##### DATA SHOWN

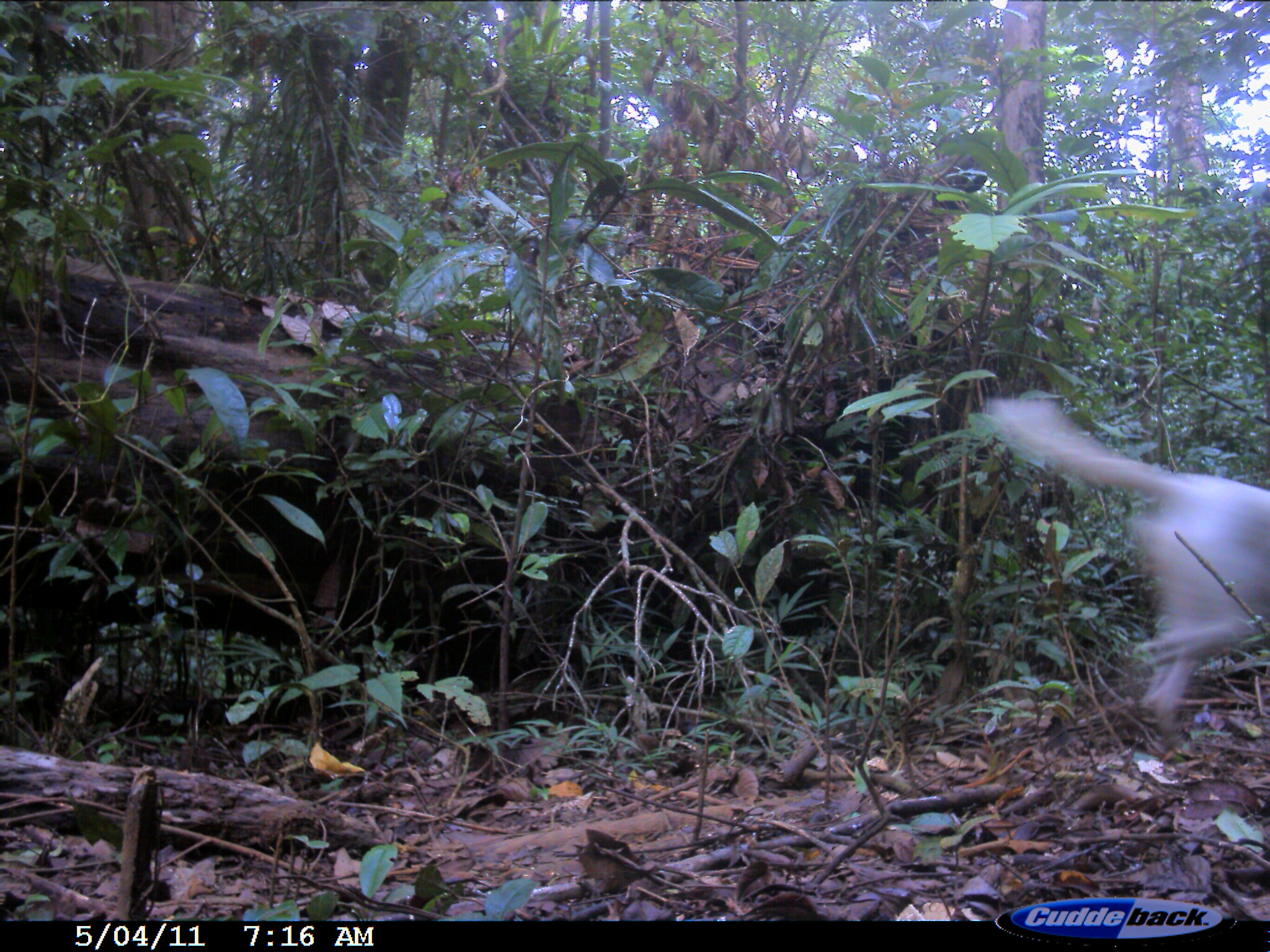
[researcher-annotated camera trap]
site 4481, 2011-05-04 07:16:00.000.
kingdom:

##########

** ACTIVITY **
Write out the whole listing exactly. Pictures stay out.

** SOLUTION FOR THIS TASK **
[researcher-annotated camera trap]
site 4481, 2011-05-04 07:16:00.000.
kingdom:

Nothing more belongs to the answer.